> Uit te voeren werk
A. In welk jaar promoveerde Kruisinga volgens de tekst over Kruisinga?
B. Zet in de tekst over Kruisinga de alinea die begint met "Hij vestigde zich" om in een beknopte opsomming van functies en jaartallen.
C. Pak de tekst over Kruisinga op waar die ophoudt en schrijf hem verder.

> Gegeven fragment
"""

Ned. politicus, *27.8.1922 Grijpskerk. Kruisinga studeerde medicijnen te Groningen, waar hij in 1950 zijn artsexamen deed en in 1955 promoveerde op een proefschrift over de validiteit van het gehoororgaan.
Hij vestigde zich als specialist in Leeuwarden. Van 1960-62 was hij geneeskundig inspecteur van de volksgezondheid in de prov. Friesland, van 1962-64 directeur wetenschappelijk onderzoek en planning bij het directoraat-generaal van de Volksgezondheid. In 1964 werd hij directeur gezondheidsbescherming, en in 1965 directeur-generaal van de Volksgezondheid. Van 1967-71 was hij voor de Christelijk Historische Unie staatssecretaris van Sociale Zaken en Volksgezondheid, en van 1971-72 staatssecretaris van Verkeer en Waterstaat. Sinds 1972 was hij lid van de Tweede Kamer.

"""

> Aangeleverd materiaal
"""

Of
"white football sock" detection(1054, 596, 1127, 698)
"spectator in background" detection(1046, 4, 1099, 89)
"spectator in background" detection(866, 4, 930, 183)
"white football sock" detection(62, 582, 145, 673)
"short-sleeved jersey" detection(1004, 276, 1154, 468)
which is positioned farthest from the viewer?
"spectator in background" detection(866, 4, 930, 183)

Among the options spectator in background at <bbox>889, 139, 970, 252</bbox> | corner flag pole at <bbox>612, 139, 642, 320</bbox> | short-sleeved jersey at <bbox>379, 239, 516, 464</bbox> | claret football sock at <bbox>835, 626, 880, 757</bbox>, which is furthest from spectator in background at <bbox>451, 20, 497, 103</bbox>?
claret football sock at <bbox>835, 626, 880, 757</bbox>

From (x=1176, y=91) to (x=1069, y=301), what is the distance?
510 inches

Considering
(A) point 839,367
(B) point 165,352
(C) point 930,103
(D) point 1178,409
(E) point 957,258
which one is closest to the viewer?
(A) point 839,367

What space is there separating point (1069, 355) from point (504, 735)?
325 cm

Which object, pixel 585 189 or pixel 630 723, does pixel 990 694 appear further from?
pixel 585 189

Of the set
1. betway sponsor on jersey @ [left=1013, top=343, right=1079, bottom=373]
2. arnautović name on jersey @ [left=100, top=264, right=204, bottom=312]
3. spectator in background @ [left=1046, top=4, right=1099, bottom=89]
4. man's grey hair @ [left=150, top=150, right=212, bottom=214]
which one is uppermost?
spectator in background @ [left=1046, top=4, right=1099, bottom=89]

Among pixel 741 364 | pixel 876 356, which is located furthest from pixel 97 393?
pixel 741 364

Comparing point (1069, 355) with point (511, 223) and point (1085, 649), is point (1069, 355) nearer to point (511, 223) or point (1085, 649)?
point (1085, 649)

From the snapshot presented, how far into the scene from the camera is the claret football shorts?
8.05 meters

"""

> Antwoorden bij oefening
A. In 1955.

B.
- Specialist in Leeuwarden
- 1960–1962: geneeskundig inspecteur van de volksgezondheid in Friesland
- 1962–1964: directeur wetenschappelijk onderzoek en planning bij het directoraat-generaal van de Volksgezondheid
- 1964: directeur gezondheidsbescherming
- 1965: directeur-generaal van de Volksgezondheid
- 1967–1971: staatssecretaris van Sociale Zaken en Volksgezondheid (voor de Christelijk Historische Unie)
- 1971–1972: staatssecretaris van Verkeer en Waterstaat
- Sinds 1972: lid van de Tweede Kamer

C.
In dec. 1977 werd Kruisinga minister van Defensie in het kabinet-Van Agt, zij het slechts kort: op 21.2.1978, tijdens het kamerdebat over de neutronenbom, kwam een dusdanig meningsverschil met minister van Buitenlandse Zaken Van der Klaauw aan het licht omtrent het door het kabinet ingenomen standpunt, dat hij zich mede daardoor gedwongen zag zijn ontslag in te dienen (op 4 mrt.). Hij werd op 7.3.1978 opgevolgd door W.Scholten.